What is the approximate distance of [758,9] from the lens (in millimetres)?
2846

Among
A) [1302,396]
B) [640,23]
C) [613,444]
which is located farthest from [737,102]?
§ §
--- PROBLEM TO SOLVE ---
Copy all of the rows above word for word.

--- OUTPUT FOR THIS EXERCISE ---
What is the approximate distance of [758,9] from the lens (in millimetres)?
2846

Among
A) [1302,396]
B) [640,23]
C) [613,444]
which is located farthest from [737,102]?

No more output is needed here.